The threats to seabirds were; being killed for meat, eggs and feathers. Today, modification of breeding habitats, oil spills and introduced feral animals are among the threats that can impact considerably on seabird populations. More recently, the global expansion of longline fisheries has begun to pose the greatest overall threat to seabirds.
Longline fishing is a method used to target finfish and shark species. A longline consists of a main line with numerous baited hooks attached to branchlines. The line can be set parallel to the surface or on the sea-bed. The number and type of hooks and the length of the branchlines, depend on the target species. Longlines can be up to 100 km long and have up to 10.000 hooks. Each year, thousands of seabirds are accidentally killed on longline hooks when birds ingest baited hooks during the setting or hauling of the longline. Birds hooked are subsequently pulled under the water by the weight of the line and drown. The level of mortality that occurs in longline fisheries, is not sustainable for many populations of seabirds.

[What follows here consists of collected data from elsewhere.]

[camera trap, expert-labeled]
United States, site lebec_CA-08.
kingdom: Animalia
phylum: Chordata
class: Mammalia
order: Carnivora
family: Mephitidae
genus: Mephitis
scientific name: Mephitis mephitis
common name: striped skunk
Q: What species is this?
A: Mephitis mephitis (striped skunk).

However, this threat can be greatly minimised by modifying fishing practice and adopting seabird by-catch mitigation measures. These include the use of bird-scaring lines and streamers, weighted lines to reduce the amount of time baits are available to birds, setting lines at night, setting lines beneath the waters surface, and seasonal closures of fisheries to avoid fishing when birds are more susceptible to being caught, such as around nesting colonies during the breeding season. Adoption of these measures has now virtually eliminated seabird by-catch in some fisheries.